Da parte dell’opposizione si dovrebbe chiedere conto del silenzio tombale sulle riforme che sarebbero necessarie per affrontare questi problemi (la precarietà dell’oggi e quella del domani), dagli ammortizzatori sociali universali a un sistema previdenziale socialmente equo e sostenibile, dall’investimento in conoscenza (la prima e più massiccia spesa federale decisa da Obama al suo insediamento) al sostegno ai settori del futuro (green economy, salute, mobilità sostenibile, comunicazioni). Tanto più se si ha di fronte un governo a cui, nel dibattito surreale in cui siamo immersi, la maggioranza del corpo elettorale sembrerebbe riconoscere una genuina volontà riformatrice.
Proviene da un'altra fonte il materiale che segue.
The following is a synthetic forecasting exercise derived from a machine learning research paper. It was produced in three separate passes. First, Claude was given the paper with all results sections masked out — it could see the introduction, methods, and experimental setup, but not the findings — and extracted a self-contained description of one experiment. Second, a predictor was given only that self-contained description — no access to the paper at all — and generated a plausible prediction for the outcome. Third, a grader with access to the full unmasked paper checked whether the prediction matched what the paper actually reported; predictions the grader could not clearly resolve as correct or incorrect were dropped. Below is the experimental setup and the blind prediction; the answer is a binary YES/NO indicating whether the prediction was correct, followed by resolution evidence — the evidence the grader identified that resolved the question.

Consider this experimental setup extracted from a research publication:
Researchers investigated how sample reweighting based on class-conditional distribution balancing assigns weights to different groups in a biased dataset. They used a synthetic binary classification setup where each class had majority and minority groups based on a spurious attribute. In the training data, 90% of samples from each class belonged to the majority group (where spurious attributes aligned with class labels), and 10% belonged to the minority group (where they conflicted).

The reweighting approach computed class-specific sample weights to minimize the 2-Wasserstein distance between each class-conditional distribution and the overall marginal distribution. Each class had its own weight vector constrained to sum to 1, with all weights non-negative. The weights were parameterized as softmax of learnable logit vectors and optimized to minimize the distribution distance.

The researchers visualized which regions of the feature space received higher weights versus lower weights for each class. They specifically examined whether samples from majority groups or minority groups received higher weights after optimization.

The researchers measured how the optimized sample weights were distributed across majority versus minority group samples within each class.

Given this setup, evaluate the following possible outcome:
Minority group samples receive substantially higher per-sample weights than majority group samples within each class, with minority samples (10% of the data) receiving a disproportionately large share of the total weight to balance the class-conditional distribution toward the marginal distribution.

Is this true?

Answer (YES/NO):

Ma dal versante dell’opposizione non si vede molto di meglio. L’agenda della discussione è rivolta al passato, guarda a un mondo che non c’è più, scommette su chi è rimasto indietro, non dà risposte a chi patisce gli effetti delle scelte strategiche sbagliate. Gli ultimi temi affrontati sono stati: l’età della pensione per le donne, il diritto di sciopero nei trasporti, il contratto unico. Quest’ultimo è davvero il caso emblematico. Ci si inventa una formula (ancora una volta l’attenzione è rivolta alle tecnicalità giuridiche) allontanandosi dalla sostanza del problema. Invece di chiamare l’impresa a investire sul lavoro e sui saperi, le si offre (sottobanco, facendo finta di nulla) la tanto agognata abolizione dell’articolo 18 dello Statuto (che Giugni riposi in pace) in un momento in cui si perdono posti di lavoro come in autunno le foglie. Non solo, ma ci si dimentica che l’unico contratto a termine che avrebbe un senso ad inizio carriera è quello con un forte contenuto formativo. Quel contratto che, dopo l’abolizione dei contratti di formazione-lavoro e dopo la sostanziale “disapplicazione” dell’apprendistato, provocata dalla rabies ideologica con cui questo governo è andato allo scontro con regioni e sindacati, nel nostro paese è ridotto solo a un cumulo di macerie.

Insomma, se a destra non risuonano squilli di tromba, a sinistra non se ne riescono a udire molti di più.